Exercise data:
##############################

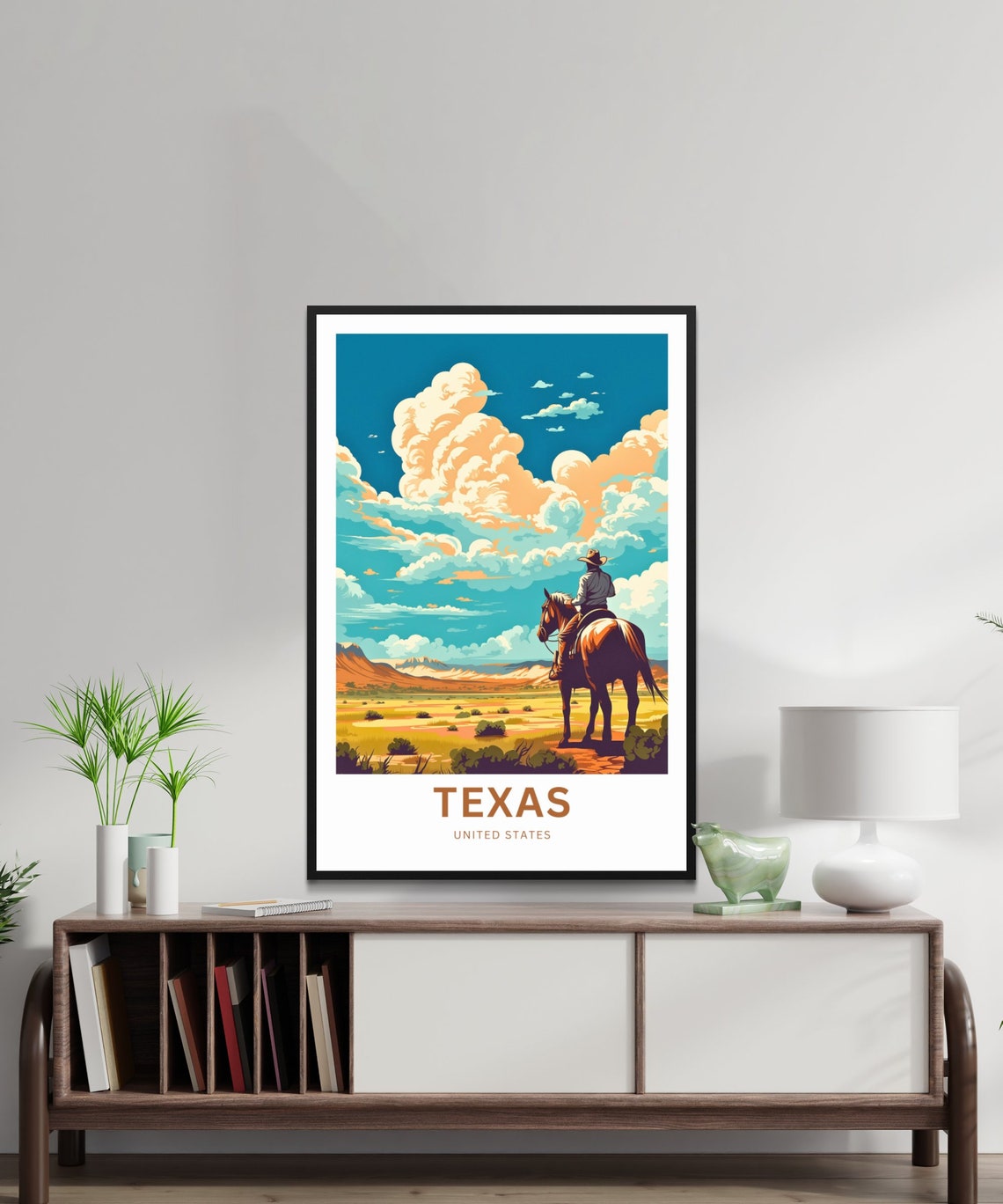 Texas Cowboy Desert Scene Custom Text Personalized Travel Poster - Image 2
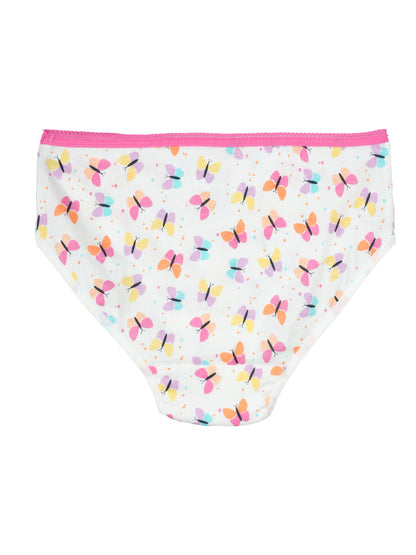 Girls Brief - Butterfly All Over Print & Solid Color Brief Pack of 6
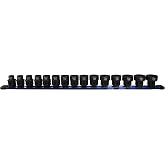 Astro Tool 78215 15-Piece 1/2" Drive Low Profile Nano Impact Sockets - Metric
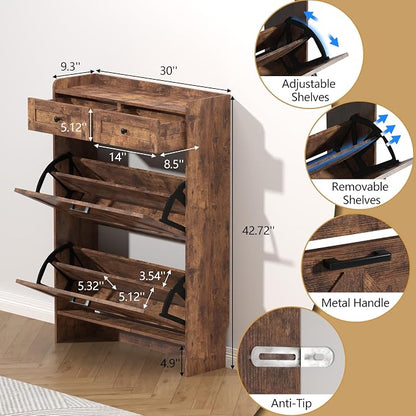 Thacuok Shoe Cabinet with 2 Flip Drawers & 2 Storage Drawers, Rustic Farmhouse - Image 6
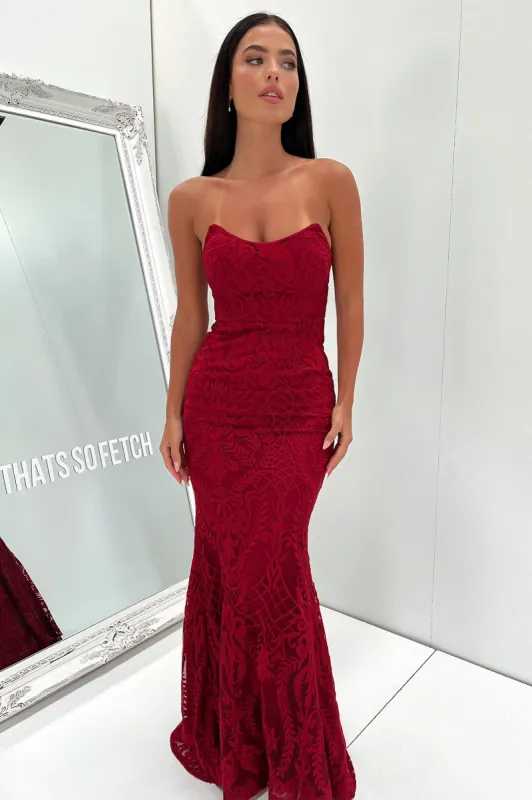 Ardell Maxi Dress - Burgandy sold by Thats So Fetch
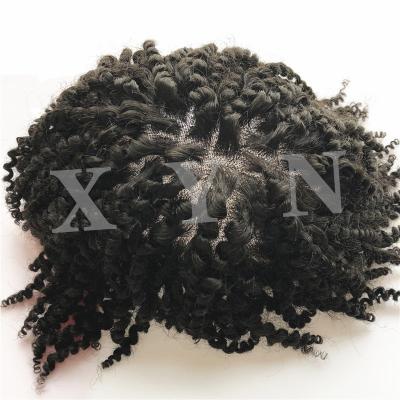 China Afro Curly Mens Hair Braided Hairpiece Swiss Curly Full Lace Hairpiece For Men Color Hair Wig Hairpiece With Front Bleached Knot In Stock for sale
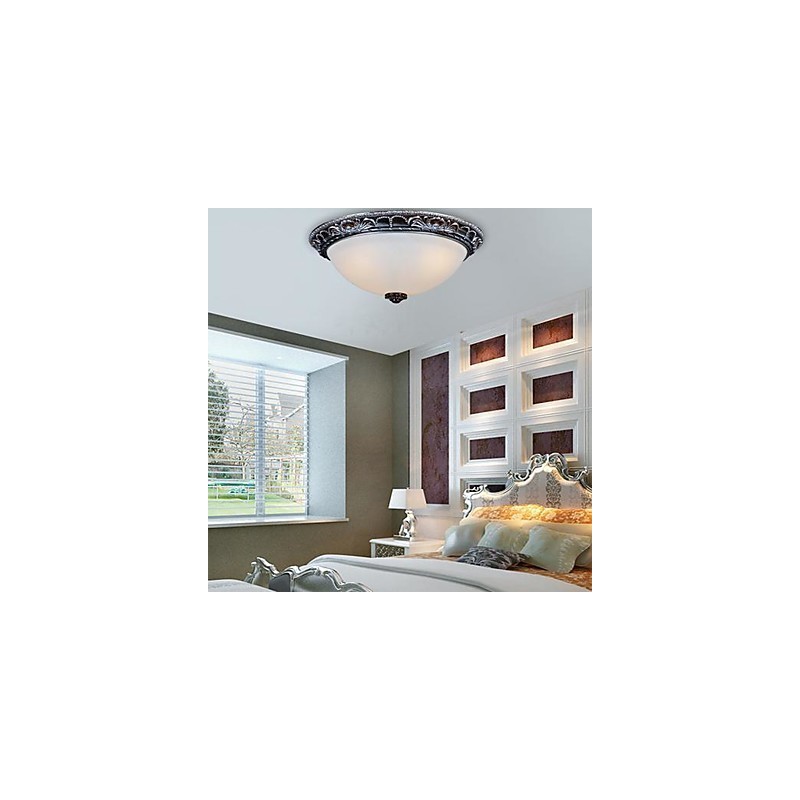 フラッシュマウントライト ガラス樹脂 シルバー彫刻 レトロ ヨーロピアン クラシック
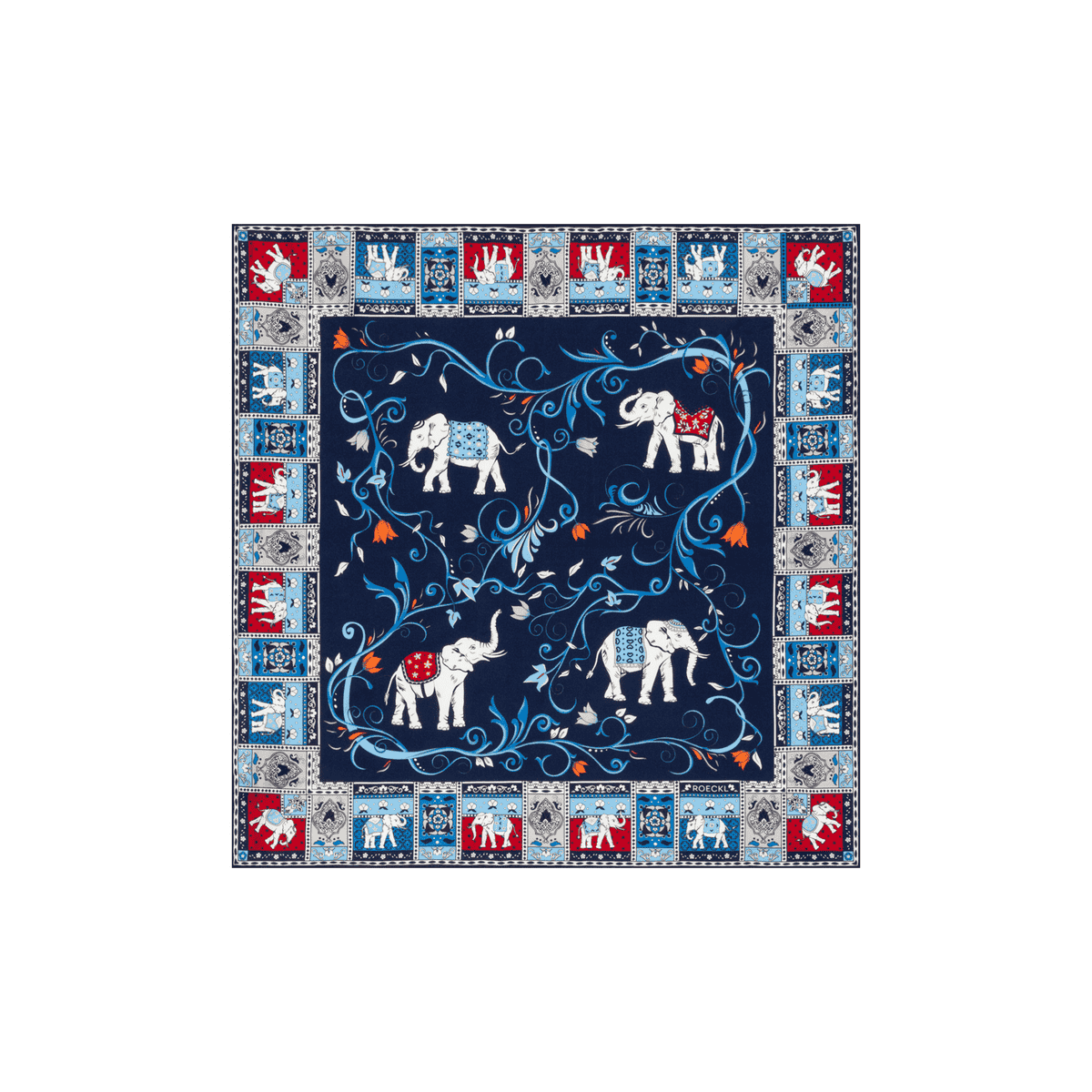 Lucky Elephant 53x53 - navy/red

##############################

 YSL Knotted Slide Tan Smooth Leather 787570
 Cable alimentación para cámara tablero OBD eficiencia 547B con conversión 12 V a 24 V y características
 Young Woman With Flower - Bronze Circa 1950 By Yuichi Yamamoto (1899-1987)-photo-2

##############################

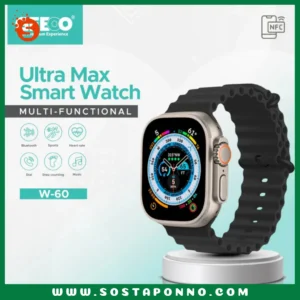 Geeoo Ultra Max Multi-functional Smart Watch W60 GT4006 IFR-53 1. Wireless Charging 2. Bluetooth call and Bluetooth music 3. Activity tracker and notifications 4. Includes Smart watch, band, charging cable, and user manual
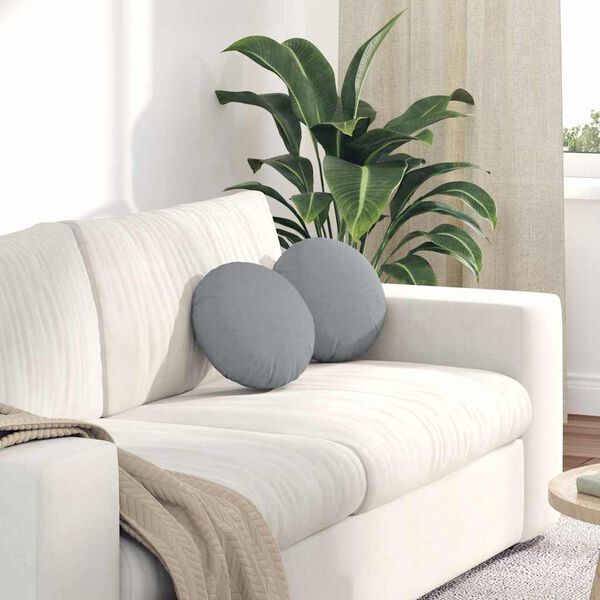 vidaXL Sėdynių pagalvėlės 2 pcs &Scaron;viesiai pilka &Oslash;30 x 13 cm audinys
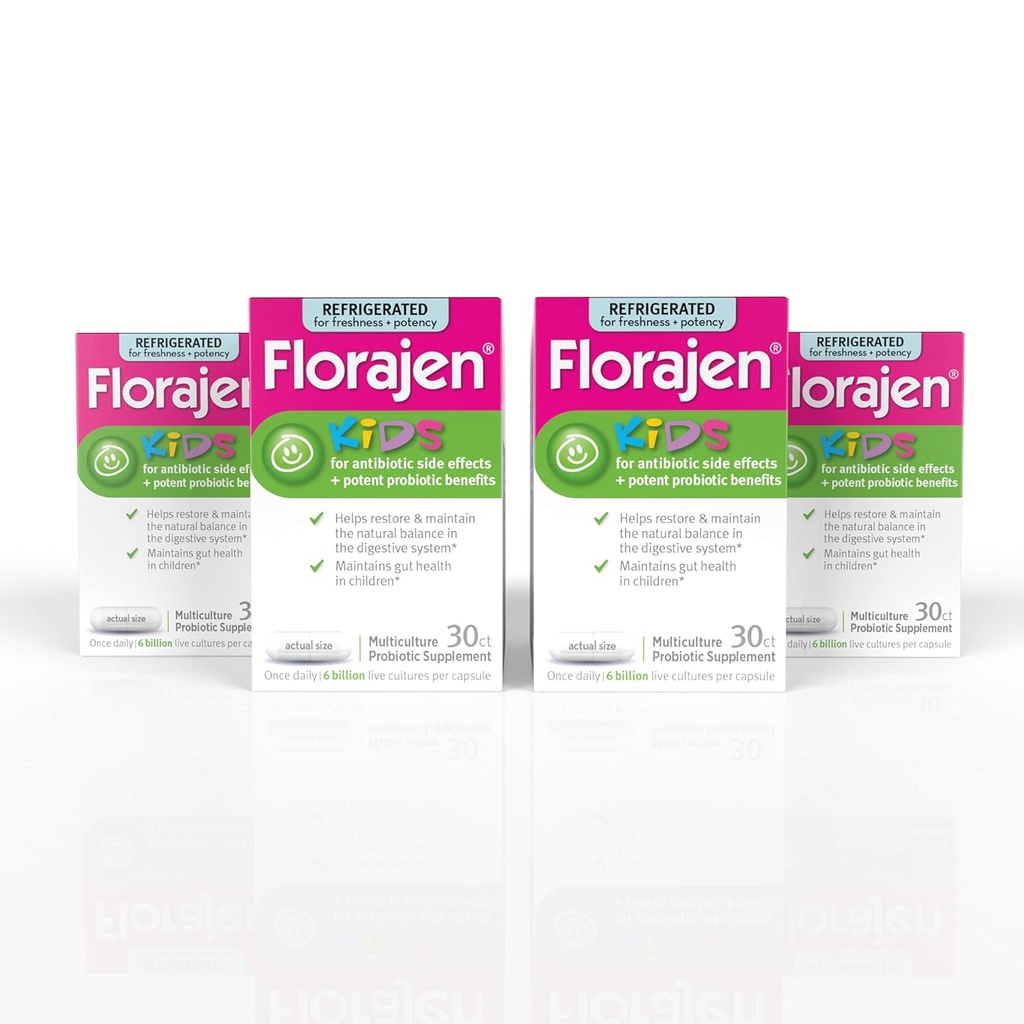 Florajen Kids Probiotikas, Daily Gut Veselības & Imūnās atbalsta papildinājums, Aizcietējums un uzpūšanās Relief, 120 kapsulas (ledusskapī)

##############################

Work item:
From the records above, copy out the line with "Cable alimentación para", the line with "Young Woman With", and every line between them, word for word.

Exercise result:
 Cable alimentación para cámara tablero OBD eficiencia 547B con conversión 12 V a 24 V y características
 Young Woman With Flower - Bronze Circa 1950 By Yuichi Yamamoto (1899-1987)-photo-2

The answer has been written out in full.